# heres some of my icejigs&mormuskas



## Swede (Jan 17, 2008)




----------



## TIGGER (Jan 17, 2006)

Ice fishing! We are finally going to get a nice cold snap here. I hope it will launch the season off. My shanty is just staring me down right now in the garage.

The icefishing forum here will really start to get going here soon. Keep and eye on it. Post some of your ice fishing stuff there also. It would be neat to see the type of fish you catch over there.

Those bead bodies are some of my favorites to use for our crappies and bluegills. I like to tip them with a waxworm.

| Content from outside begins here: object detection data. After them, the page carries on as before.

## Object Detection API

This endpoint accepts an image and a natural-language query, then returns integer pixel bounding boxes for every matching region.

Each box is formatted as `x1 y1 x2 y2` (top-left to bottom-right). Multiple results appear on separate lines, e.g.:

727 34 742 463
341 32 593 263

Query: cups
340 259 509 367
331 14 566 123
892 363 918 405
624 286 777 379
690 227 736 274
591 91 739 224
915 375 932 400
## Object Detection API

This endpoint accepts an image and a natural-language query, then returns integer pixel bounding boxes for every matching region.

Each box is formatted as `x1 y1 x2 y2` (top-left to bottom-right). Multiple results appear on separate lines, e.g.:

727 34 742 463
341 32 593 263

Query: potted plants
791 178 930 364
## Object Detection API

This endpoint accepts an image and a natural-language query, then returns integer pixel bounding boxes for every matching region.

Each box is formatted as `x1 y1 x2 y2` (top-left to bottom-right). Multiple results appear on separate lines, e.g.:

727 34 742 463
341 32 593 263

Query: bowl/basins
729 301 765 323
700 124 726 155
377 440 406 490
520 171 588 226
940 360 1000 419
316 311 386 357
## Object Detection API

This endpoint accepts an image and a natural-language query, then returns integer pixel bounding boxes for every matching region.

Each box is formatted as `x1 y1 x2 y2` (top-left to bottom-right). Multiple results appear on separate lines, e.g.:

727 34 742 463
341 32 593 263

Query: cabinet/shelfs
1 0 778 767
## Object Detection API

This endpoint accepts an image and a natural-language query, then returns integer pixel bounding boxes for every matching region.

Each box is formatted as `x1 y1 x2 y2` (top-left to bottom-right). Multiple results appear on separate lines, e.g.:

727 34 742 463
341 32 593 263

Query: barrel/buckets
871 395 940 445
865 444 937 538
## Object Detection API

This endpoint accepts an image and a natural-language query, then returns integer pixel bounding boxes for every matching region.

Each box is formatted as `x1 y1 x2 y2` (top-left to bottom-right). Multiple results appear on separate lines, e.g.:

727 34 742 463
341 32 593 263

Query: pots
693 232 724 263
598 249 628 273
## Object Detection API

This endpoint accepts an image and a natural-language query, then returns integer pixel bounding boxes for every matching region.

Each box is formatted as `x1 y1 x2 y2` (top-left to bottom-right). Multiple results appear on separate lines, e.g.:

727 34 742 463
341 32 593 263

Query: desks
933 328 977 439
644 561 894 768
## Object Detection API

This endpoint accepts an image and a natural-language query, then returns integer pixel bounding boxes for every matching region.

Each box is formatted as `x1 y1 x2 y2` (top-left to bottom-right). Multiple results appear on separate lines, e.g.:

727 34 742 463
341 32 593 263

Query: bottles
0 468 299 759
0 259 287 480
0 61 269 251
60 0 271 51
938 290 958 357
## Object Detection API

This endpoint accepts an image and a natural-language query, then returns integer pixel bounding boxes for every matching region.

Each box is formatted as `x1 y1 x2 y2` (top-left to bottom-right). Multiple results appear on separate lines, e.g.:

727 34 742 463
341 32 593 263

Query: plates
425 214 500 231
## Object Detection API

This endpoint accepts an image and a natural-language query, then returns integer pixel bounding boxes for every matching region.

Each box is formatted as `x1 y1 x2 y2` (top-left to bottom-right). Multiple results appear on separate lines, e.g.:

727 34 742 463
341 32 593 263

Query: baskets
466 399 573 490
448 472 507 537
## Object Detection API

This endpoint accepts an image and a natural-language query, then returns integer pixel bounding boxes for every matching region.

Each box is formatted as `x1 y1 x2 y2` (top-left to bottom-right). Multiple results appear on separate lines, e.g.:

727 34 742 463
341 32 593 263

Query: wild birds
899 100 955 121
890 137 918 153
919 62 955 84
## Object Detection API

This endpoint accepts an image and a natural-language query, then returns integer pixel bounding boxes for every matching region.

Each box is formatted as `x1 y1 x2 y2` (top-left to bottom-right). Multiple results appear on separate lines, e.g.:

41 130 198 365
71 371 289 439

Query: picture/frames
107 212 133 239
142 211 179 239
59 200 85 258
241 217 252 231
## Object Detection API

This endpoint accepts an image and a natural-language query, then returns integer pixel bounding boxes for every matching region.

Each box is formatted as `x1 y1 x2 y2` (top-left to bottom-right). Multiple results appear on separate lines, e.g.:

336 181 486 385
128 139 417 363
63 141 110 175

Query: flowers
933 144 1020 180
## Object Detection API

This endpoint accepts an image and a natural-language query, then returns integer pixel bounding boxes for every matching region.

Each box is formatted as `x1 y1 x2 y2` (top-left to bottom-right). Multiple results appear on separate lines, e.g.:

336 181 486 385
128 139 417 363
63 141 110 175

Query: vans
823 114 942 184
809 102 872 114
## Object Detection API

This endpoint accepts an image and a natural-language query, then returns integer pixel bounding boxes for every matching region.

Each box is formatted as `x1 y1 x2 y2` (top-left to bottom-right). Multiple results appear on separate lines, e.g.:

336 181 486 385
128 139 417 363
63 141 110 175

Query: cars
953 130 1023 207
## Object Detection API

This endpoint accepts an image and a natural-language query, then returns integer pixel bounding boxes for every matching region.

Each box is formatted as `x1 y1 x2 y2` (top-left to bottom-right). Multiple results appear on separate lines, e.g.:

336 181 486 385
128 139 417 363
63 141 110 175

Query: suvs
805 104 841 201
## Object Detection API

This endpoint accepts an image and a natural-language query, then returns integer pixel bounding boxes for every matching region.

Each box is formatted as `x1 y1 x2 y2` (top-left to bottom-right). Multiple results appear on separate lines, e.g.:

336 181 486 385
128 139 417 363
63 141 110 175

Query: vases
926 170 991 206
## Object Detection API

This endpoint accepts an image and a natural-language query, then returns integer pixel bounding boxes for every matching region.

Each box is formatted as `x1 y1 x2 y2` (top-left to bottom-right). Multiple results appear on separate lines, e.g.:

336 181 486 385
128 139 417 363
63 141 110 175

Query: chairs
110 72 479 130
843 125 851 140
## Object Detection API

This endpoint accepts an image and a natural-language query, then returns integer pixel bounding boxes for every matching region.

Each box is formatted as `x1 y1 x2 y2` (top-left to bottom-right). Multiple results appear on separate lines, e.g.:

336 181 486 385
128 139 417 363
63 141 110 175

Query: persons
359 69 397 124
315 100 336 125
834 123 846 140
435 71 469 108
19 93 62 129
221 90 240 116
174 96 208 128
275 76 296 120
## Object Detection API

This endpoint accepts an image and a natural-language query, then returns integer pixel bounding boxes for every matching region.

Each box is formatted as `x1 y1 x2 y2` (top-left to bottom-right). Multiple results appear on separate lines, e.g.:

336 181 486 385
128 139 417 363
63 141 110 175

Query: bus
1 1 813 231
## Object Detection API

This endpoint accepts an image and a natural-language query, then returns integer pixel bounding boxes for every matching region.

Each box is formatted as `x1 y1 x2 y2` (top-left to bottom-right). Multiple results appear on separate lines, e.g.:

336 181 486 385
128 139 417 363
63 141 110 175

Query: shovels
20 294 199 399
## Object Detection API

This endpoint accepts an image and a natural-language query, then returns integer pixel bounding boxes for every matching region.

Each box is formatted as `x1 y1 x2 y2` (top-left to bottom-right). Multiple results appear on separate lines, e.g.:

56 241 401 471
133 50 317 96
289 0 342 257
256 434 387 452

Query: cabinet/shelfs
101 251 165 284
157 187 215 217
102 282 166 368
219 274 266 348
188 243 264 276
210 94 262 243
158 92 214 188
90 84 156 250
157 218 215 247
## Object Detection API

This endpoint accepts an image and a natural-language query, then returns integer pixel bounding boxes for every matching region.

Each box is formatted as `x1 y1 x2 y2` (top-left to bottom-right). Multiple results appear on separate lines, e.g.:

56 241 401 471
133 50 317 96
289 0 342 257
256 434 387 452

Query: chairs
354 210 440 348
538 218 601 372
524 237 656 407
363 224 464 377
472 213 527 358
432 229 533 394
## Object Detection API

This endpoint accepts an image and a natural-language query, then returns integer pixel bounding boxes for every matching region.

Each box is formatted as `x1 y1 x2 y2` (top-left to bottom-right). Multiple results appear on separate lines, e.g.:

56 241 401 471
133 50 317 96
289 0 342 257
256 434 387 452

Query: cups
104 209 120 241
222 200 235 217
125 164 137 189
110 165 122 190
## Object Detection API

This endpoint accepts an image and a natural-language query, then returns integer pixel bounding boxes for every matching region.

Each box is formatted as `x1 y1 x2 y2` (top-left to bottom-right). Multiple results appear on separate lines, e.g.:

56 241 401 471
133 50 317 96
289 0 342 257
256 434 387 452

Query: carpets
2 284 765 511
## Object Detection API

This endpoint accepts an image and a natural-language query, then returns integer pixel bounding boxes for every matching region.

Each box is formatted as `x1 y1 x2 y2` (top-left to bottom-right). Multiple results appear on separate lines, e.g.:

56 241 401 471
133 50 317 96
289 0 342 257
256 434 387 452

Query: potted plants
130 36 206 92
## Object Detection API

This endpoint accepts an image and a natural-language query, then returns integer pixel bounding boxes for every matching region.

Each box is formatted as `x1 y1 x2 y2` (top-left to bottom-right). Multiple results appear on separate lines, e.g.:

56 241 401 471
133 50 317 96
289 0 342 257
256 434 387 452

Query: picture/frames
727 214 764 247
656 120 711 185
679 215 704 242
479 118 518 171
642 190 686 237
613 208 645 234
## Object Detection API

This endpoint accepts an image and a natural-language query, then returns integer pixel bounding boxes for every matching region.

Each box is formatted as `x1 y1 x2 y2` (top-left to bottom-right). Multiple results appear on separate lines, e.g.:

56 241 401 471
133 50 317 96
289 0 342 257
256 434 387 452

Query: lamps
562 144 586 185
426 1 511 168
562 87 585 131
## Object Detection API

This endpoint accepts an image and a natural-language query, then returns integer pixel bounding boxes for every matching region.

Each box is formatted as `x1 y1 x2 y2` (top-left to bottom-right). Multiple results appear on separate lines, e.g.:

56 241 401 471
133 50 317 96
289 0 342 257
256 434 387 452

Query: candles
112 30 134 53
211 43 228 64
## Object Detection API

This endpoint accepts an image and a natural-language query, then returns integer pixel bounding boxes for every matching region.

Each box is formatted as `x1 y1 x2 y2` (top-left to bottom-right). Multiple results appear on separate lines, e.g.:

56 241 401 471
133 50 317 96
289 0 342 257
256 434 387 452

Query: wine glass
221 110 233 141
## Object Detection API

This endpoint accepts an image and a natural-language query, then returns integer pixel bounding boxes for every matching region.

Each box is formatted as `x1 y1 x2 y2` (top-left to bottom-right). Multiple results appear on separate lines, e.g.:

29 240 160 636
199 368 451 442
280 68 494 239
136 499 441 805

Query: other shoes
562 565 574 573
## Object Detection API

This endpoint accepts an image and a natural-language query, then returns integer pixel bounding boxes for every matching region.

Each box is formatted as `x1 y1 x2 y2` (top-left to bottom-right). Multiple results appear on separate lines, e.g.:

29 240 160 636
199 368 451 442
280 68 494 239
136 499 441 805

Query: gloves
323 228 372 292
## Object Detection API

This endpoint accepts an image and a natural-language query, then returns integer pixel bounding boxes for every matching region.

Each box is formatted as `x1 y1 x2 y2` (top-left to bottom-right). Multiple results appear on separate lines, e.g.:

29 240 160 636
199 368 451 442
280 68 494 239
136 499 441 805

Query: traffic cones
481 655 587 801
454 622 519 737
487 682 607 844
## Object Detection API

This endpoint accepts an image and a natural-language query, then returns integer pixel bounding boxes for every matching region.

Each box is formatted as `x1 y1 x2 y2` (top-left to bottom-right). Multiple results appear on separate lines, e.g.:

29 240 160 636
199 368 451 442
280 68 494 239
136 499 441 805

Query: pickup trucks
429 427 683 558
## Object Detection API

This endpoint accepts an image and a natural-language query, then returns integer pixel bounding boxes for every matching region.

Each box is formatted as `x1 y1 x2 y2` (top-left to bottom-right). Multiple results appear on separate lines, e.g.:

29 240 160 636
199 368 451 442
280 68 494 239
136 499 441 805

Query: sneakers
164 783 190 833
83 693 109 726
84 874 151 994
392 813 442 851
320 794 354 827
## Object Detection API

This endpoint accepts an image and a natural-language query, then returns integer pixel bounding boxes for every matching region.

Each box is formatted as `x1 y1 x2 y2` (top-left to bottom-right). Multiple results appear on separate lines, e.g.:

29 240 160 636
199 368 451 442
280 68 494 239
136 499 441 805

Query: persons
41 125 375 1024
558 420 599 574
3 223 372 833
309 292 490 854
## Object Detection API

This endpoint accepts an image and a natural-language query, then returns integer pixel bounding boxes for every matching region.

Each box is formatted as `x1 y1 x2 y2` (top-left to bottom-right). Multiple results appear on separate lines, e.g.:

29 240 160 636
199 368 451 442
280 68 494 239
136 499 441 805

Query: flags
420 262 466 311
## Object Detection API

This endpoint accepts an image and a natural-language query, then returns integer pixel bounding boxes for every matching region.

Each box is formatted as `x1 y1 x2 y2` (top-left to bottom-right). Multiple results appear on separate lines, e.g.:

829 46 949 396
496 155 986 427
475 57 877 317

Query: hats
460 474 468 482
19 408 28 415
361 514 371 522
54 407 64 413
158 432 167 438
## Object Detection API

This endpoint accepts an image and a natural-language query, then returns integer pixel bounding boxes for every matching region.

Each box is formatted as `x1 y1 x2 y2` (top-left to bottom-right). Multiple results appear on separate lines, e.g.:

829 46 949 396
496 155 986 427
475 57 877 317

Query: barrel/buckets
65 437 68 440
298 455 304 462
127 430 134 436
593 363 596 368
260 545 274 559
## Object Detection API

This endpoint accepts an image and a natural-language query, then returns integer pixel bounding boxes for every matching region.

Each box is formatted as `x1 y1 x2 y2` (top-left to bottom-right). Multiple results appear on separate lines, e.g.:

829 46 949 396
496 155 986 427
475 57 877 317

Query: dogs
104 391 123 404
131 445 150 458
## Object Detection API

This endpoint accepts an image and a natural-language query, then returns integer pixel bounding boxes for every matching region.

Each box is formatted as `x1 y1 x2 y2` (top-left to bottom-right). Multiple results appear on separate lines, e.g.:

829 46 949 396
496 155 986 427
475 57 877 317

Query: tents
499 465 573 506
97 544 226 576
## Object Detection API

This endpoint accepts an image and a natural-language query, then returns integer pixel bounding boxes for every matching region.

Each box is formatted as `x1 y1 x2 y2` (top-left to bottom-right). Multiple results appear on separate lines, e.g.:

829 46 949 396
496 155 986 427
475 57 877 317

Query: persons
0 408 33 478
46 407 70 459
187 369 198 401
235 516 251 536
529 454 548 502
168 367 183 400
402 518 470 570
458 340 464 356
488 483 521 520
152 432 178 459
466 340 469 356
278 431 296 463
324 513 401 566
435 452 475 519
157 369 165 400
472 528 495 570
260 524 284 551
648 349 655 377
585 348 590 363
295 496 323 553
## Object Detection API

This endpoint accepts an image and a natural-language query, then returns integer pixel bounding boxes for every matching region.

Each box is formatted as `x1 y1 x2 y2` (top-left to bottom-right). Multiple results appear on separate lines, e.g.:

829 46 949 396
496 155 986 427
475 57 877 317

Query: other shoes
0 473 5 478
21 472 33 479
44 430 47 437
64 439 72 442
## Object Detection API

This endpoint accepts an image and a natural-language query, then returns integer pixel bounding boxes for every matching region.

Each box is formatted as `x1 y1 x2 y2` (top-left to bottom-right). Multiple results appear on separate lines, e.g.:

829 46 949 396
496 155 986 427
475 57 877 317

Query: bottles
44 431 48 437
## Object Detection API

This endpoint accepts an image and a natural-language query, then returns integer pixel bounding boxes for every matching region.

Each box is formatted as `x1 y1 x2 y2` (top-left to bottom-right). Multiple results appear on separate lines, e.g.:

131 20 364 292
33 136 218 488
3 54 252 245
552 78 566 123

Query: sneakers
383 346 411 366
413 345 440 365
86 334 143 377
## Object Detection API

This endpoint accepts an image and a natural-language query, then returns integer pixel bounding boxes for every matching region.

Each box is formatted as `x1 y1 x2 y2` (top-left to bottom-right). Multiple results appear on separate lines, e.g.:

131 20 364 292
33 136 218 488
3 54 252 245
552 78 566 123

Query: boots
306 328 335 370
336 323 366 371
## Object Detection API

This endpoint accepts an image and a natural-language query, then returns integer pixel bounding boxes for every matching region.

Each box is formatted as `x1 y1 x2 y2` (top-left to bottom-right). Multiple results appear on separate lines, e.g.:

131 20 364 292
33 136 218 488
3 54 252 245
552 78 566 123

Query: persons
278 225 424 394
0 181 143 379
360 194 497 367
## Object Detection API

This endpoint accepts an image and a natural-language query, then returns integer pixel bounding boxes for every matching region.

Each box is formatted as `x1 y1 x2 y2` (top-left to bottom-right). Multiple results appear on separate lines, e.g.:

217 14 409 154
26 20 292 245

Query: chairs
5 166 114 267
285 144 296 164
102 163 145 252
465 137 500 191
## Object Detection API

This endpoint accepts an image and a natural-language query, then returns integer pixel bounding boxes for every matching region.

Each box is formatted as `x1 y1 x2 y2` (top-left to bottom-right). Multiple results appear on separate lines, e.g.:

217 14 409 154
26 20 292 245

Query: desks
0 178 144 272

Swede have you ever tried glow in the dark paint on them?
Thanks
John


----------



## Swede (Jan 17, 2008)

yes i´ve used glowpaint on some ,
theese are all painted with rattlecans except for the eyes


----------



## peple of the perch (Sep 13, 2004)

Nice job on the jigs. Those are exactly what I thought they would be.the mormuskas that is. do u make your own molds?


----------



## Buckeye Mike (Jan 4, 2007)

Very Nice !!!!

How about a how-to on the mormuska jigs ? look store bought.
THANKS FOR SHARING


----------



## Swede (Jan 17, 2008)

I make my molds in rtv rubber . the insect looking ones range from size 8 to 10 in hooksize . I´ve caught brown trouts ,rainbow trouts , arctic chars &perch on most of theese browns over 5 lbs rainbows over 7 & chars over 4½ lb perch around 1 lb


----------



## peple of the perch (Sep 13, 2004)

RTV rubber. How do u make them out of that? Is there any milling involved?


----------



## Swede (Jan 17, 2008)

filing & carving with chisels & stuff timeconsuming as heck when doing a master


----------